Y ¡ay! de aquél a quien la estrella
roce su pálida frente.
Un impresionante silencio acogió las últimas notas de la tétrica canción. Silveira, sin levantar la vista, volvió a rasguear la guitarra, y si la anterior música había sido estremecedora, ésta lo fue más aún. La voz del portugués cantó:
«¡Qué pálida está la nena
bajo el sauce que la llora!
¡Qué pena, Señor, qué pena!
¡Qué pena la que le apena!
Viste blanco traje blanco
el del día de su boda,
con adornos de brocado
y una mantilla de blonda.
De su pecho en la corola
no lucen flores de azahar,
que hay una roja amapola
que se ensancha sin cesar.
Sobre la tumba que besa
el sauce con largas ramas,
su esposo venganzas jura;
venganzas y más venganzas.
Dicen los vaqueros,
haciéndose cruces,
que al pasar de noche
por aquel lugar,
ven sobre la tumba
brillar unas luces
y sienten muy dentro
ganas de llorar.
Y en las noches frías,
cuando lanza el viento
su vago lamento
por el saucedal,
por la cruz de palo
se agita una sombra
que gime y que llora
entre el vendaval.
—¡Calla, Juan, calla! —pidió, casi con un gemido, César Guzmán, poniéndose en pie y yendo hacia uno de los arcos.
—¿Es su historia? —preguntó, en un susurro, Marisol.
Abriles asintió con la cabeza.
—¿Tanto la amaba? —siguió preguntando la joven.
—Sí, su amor ha durado más que el tiempo —contestó Abriles.
La luna arrancó destellos de perla a las dos lágrimas que se formaron en las pupilas de María Sol.
—¡Qué hermoso debe de ser llegar a poseer un amor semejante! —musitó la joven—. Un amor que no conozca el paso de los años ni de la vida.

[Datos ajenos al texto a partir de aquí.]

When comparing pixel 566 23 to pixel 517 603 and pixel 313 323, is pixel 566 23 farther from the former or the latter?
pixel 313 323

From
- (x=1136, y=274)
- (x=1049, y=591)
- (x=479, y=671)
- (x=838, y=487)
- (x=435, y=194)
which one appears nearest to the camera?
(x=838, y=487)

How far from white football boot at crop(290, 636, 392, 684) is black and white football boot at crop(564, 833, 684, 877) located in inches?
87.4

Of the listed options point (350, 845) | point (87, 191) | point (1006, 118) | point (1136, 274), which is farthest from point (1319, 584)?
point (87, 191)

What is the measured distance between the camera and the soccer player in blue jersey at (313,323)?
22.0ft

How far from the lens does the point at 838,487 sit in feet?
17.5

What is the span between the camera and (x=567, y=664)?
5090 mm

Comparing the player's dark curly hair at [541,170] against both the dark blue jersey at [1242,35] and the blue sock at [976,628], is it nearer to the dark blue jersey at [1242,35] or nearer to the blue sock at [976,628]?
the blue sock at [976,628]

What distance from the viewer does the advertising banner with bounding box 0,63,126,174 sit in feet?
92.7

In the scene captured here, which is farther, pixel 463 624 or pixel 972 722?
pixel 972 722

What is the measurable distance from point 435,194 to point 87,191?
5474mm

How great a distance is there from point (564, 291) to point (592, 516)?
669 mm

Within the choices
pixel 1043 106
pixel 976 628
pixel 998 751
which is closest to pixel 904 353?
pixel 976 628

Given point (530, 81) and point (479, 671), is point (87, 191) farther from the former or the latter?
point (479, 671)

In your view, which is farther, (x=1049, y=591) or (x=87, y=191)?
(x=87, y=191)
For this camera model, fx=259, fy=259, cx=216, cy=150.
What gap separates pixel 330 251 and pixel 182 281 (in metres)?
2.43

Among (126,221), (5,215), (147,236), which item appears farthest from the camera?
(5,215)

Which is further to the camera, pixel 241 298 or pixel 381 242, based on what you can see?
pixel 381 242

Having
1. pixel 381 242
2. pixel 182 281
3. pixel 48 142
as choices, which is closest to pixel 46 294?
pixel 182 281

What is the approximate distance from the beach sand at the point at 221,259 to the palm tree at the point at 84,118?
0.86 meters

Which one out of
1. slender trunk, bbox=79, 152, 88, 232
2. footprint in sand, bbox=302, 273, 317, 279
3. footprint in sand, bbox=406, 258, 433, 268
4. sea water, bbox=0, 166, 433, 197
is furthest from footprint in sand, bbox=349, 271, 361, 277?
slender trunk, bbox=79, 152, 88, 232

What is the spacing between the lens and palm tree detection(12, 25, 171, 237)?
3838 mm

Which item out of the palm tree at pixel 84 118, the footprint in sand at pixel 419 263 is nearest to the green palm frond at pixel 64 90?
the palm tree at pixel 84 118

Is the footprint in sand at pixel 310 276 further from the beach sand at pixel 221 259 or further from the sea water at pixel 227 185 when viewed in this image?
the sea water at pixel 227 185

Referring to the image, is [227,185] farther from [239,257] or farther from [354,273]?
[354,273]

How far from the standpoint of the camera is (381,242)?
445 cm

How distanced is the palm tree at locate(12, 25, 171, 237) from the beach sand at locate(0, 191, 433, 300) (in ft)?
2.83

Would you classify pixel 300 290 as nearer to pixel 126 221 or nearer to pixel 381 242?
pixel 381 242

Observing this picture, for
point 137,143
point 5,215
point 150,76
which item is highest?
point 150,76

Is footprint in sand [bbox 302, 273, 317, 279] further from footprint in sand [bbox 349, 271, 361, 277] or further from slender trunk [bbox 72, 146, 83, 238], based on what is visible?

—No todos sabemos reconocer ese amor cuando lo tenemos delante —murmuró el mejicano—. Y las mujeres mucho menos.
—No, señor Abriles; yo sabría reconocerlo en seguida. Y no pediría más. Sólo quisiera que me amasen como don César ama.
—Es usted muy niña, señorita Benavente —dijo con voz afectada el mejicano—. Como todas las mujeres, el día que se encuentre con ese amor que anhela, lo despreciará por otro amor… o no sabrá verlo.
—Se equivoca usted, señor Abriles. Las mujeres poseernos el don de saber conocer a quien nos profesa un amor grande y puro.
Y la mirada de Marisol, resbalando por encima de Diego de Abriles, fue a posarse, interrogadora, en José María Cáceres, en cuyos ojos encontró una respuesta.
—¿Vamos a pasear un poco, compañero? —preguntó Silveira, dejando a un lado la guitarra y obligando a Abriles a incorporarse.
Y cuando estuvieron lo bastante lejos de la mesa, el portugués añadió:
—Confórmate. No intentes luchar, porque será sólo para reconocer aún más tu derrota. Piensa que eres piedra movediza y no puedes criar musgo. Recuerda que somos tres negros jinetes y la Muerte cabalga a nuestro lado.
—Es verdad —rió Abriles—. Soy un loco. Tal vez todo ocurra porque desde un principio he comprendido que estaba derrotado.
La luna derramaba con toda su fuerza sus plateados rayos sobre el conjunto de edificaciones del Rancho de los Olmos, poniendo una nota romántica en el final de la fiesta.